Technology lobbyist Adam Kovacevich called the government deal a “lifeline” for Intel, suggesting the company’s leadership and strategic direction might have been in jeopardy without it. At the same time, Tan began a sweeping internal restructuring, cutting roughly 15% of Intel’s workforce, flattening management layers, and pushing for faster, more engineering-driven decision-making across the organization.
That’s the good news. The bad news is that, well, despite the optics little has changed.
As Reuters notes, despite the improved deal flow (or at least perception thereof) and the political backing (in exchange for a pound of flesh equity), Intel’s core manufacturing challenges remain and the Commerce Department appeared to make it clear that they are not a guaranteed priority, and in fact more dilutions for the benefit of taxpayers may be on deck.
Intel is not “too strategic to fail” one official told Reuters refuting the prevailing market mantra which assumes the opposite, adding that “Secretary Lutnick talks to all parties rather than prioritizing calls for Intel’s sake.”

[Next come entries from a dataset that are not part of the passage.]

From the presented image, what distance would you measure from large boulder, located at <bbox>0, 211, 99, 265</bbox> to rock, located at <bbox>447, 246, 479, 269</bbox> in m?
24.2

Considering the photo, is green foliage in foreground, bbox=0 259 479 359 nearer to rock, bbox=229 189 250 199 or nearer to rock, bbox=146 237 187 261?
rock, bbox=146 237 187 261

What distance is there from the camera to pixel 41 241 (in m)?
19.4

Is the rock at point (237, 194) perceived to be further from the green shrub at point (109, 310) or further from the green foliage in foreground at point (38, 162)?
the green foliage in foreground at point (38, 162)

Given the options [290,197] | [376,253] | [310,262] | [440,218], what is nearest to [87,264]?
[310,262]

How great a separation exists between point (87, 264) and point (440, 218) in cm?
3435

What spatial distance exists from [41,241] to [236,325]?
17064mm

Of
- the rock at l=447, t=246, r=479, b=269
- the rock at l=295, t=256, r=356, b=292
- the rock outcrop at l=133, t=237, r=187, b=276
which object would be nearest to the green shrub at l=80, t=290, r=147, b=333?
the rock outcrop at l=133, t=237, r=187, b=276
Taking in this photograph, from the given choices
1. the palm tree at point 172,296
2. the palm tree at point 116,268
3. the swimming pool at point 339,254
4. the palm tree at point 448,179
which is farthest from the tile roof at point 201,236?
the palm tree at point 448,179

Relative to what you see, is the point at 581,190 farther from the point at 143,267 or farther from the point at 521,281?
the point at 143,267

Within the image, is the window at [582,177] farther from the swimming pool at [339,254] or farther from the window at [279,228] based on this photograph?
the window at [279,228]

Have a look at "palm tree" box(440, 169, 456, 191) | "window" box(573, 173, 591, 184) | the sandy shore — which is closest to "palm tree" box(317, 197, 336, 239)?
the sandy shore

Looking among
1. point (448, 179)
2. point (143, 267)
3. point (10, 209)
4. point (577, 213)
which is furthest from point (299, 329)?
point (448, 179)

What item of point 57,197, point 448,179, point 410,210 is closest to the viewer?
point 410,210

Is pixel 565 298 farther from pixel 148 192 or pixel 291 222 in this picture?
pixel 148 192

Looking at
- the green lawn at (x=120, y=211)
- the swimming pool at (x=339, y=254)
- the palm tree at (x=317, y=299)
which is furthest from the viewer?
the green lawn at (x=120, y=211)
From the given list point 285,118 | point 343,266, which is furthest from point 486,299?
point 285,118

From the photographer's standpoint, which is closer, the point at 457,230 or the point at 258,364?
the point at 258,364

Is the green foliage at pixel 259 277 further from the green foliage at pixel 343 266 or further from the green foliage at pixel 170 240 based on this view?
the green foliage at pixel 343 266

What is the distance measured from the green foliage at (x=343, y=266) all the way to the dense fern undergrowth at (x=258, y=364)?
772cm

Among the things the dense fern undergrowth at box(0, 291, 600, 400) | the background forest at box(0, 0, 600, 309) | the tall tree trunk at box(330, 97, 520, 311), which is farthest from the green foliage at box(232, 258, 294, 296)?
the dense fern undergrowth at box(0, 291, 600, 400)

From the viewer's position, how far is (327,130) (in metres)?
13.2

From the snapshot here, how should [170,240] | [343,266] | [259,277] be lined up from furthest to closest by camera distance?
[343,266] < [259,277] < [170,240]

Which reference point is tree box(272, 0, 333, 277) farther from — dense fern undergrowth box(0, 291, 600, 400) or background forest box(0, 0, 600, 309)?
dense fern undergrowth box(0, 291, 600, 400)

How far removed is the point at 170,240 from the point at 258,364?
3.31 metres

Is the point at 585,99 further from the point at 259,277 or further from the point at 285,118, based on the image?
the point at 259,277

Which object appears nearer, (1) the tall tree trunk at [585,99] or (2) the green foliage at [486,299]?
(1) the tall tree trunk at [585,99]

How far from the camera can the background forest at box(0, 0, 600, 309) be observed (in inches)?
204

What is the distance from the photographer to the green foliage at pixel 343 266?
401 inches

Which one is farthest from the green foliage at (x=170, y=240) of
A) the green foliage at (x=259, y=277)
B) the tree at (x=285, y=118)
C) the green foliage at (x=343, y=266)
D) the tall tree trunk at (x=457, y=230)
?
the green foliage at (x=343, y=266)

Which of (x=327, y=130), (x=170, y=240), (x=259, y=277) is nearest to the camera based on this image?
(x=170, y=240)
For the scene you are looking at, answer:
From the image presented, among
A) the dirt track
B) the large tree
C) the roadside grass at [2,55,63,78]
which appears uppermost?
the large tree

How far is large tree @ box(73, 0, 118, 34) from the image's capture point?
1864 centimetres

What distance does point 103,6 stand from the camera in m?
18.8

And while the company claims that its advanced chip process is “progressing well,” there was more bad news – which apparently never rose to the level of 8K importance – after Nvidia recently tested Intel’s 18A manufacturing technology and chose not to proceed. Even after investing billions, Nvidia made no commitment to manufacture its chips at Intel, and Tan acknowledged the limited scope of the partnership, saying, “Right now we are focused on collaborations.”
But now that the forced deal “honeymoon” period is over and the stock is once again drifting lower, Tan may want to consider focusing on delivering results because the goodwill that the CEO bought by going in bed with Trump is almost over.
In response to the Reuters report, INTC stock dropped as much as 4%, and down almost 20% from its recent high at the start of the month. It still has a long way to fall to the low $20 where it traded before the company announced its “tactical alignment” with the US government.